I knew from the moment I saw His picture in the magazine, and read a few words, that Adi Da is my ultimate Teacher, Master and Guru forever. I knew that He is the Promised God Man, prophesied for this“late-time”, to Give the Divine Intervention and Divine Revelation that humans have waited for and needed, even to survive.
But in my early twenties, I was not ready to give up my life to Him. I also was carrying my unresolved childhood wounds and issues that would take me fifteen years of work and healing to resolve. These issues and the therapy required became so demanding for some years I didn’t have the free attention to give to the Guru.

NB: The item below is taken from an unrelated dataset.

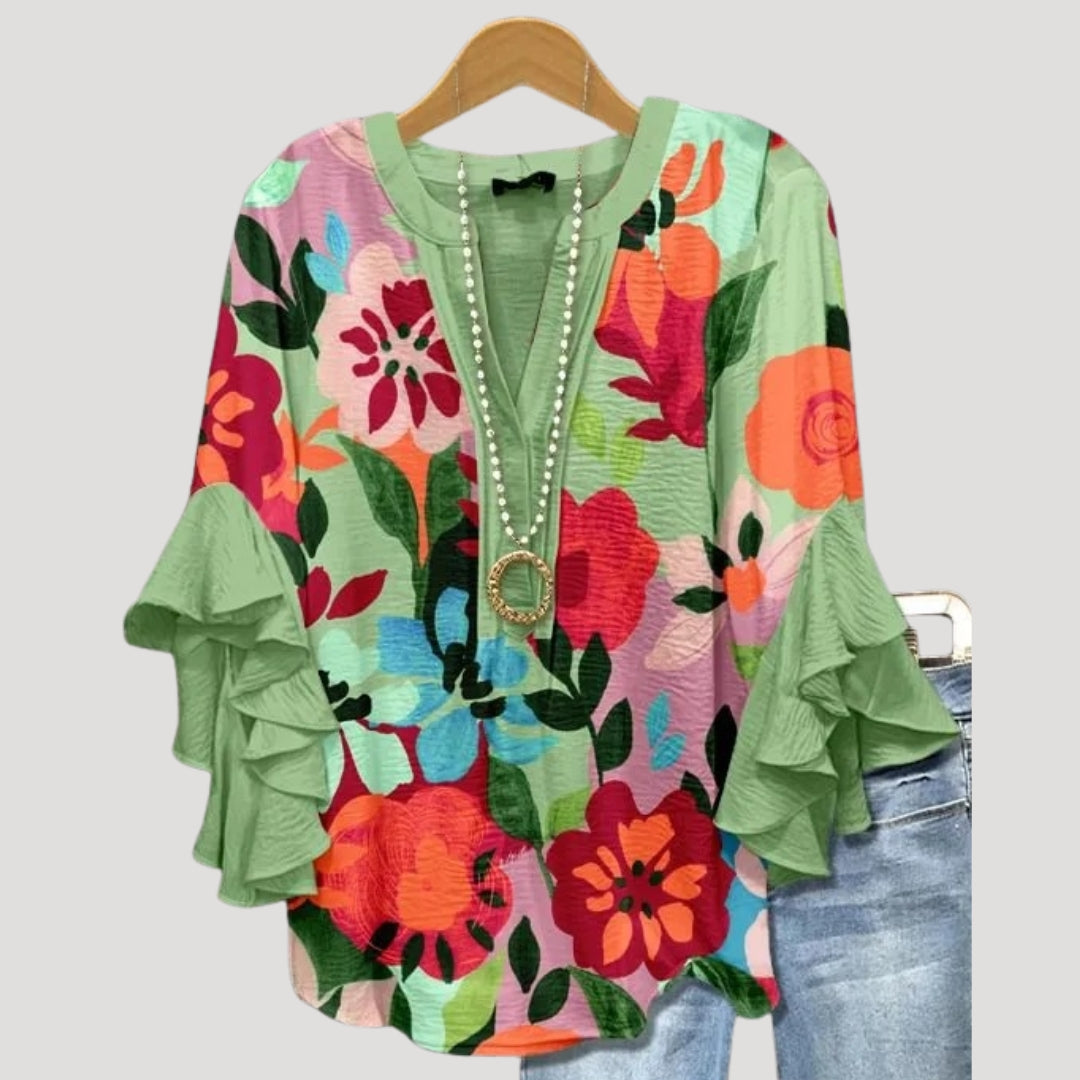 Blusa floreale a maniche a volant con scollo a V per donne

But ever since I saw that first Laughing Man magazine, I have read everything I could get my hands on by Adi Da, including the first books I read, like The Method of the Siddhas, Garbage and the Goddess, Easy Death, The Eating Gorilla Comes in Peace, Scientific Proof of the Existence of God will be announced by the Whitehouse, and The Transmission of Doubt, and more. I always stayed in touch with Adi Da through His books. And during that time I was also struggling with His writing; I resisted some of it, especially the constant “Turn to Me” aspect. Something in me was not ready for ultimate surrender. But I knew where it was going to be when I was ready.
I was also determined to be a successful artist with my band and songwriting, which was a very daunting task given the high standards of the great songs and great singers of rock and roll. Catching up to my heroes took many years; in fact it was fifteen years from when I started the band to when I first saw Adi Da in person in 2001. At that point in my life, I had done heroic amounts of healing and therapy and meditation and writing, and had resolved most of the pressing issues of childhood, but was having a rough time with the issues of adulthood.
In spite of all my work, adult responsibility confronted me with worries about mortality, health and finances that I could never get free of. I was confronted with constant guilt about not doing enough work for my band, for my intimate partner, for the painter Warner Williams, and for saving the world.
And I was fearful and contracted, identified with life and death, and somehow a cog in the big guilty enterprise of the death culture that the human race was perpetrating against itself.
This is how it was for me in 2001, when I got the most miraculous phone call of my life. A very dear friend of mine, named Mark Comings, called me in the late Spring of 2001 and told me that Adi Da was now a publicly known Artist, and He is showing His Art at the Mountain of Attention Sanctuary, and He wants people who are connected to the Art World to come up to the Sanctuary immediately to see His Art and provide a written response to it. I was one of those people because of my work as artist agent for oil painter Warner Williams.
And those people could get to see Adi Da in person, to sit with Him in Darshan (sighting of the Guru).
Did I want to come up?
Yes, Mark, I want to come up and see Adi Da and His Art!
And so began the process of me re-uniting with The Great Love of all my lifetimes.